WHAT NEEDS TO BE DONE>
From the line with "common name: mule deer" through the final line, transcribe the material below character for character; include no other lines.

# # # # #

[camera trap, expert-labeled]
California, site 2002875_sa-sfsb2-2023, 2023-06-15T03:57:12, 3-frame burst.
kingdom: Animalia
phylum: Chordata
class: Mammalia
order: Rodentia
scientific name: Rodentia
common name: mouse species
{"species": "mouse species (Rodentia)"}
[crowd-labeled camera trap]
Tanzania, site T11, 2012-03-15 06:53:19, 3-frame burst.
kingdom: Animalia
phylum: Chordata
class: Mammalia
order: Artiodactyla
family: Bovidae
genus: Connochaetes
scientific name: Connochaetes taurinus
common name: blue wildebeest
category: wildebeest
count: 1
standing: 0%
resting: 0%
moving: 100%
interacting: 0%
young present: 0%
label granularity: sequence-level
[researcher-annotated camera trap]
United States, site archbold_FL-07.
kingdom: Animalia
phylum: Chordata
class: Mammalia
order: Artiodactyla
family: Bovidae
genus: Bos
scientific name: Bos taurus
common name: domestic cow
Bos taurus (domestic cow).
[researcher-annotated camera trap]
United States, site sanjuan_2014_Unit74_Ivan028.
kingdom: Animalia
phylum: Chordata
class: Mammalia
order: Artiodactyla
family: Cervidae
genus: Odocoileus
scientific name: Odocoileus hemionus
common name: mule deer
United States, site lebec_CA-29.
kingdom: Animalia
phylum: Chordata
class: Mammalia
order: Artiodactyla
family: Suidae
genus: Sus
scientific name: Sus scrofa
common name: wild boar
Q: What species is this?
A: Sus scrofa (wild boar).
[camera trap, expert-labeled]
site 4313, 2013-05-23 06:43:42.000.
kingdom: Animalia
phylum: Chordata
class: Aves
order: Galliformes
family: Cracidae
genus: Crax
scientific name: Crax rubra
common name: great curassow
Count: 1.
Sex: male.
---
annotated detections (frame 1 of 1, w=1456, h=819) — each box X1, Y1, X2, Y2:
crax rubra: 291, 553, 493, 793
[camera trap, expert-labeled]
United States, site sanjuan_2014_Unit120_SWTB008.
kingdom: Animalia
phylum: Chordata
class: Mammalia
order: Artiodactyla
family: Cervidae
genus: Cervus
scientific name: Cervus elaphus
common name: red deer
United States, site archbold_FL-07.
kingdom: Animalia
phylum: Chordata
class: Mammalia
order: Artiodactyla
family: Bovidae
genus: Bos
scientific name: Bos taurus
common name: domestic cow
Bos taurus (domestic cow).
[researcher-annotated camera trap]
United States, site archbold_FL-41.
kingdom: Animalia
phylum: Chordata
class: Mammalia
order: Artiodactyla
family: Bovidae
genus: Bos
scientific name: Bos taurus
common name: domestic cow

# # # # #

TASK RESULT>
common name: mule deer
United States, site lebec_CA-29.
kingdom: Animalia
phylum: Chordata
class: Mammalia
order: Artiodactyla
family: Suidae
genus: Sus
scientific name: Sus scrofa
common name: wild boar
Q: What species is this?
A: Sus scrofa (wild boar).
[camera trap, expert-labeled]
site 4313, 2013-05-23 06:43:42.000.
kingdom: Animalia
phylum: Chordata
class: Aves
order: Galliformes
family: Cracidae
genus: Crax
scientific name: Crax rubra
common name: great curassow
Count: 1.
Sex: male.
---
annotated detections (frame 1 of 1, w=1456, h=819) — each box X1, Y1, X2, Y2:
crax rubra: 291, 553, 493, 793
[camera trap, expert-labeled]
United States, site sanjuan_2014_Unit120_SWTB008.
kingdom: Animalia
phylum: Chordata
class: Mammalia
order: Artiodactyla
family: Cervidae
genus: Cervus
scientific name: Cervus elaphus
common name: red deer
United States, site archbold_FL-07.
kingdom: Animalia
phylum: Chordata
class: Mammalia
order: Artiodactyla
family: Bovidae
genus: Bos
scientific name: Bos taurus
common name: domestic cow
Bos taurus (domestic cow).
[researcher-annotated camera trap]
United States, site archbold_FL-41.
kingdom: Animalia
phylum: Chordata
class: Mammalia
order: Artiodactyla
family: Bovidae
genus: Bos
scientific name: Bos taurus
common name: domestic cow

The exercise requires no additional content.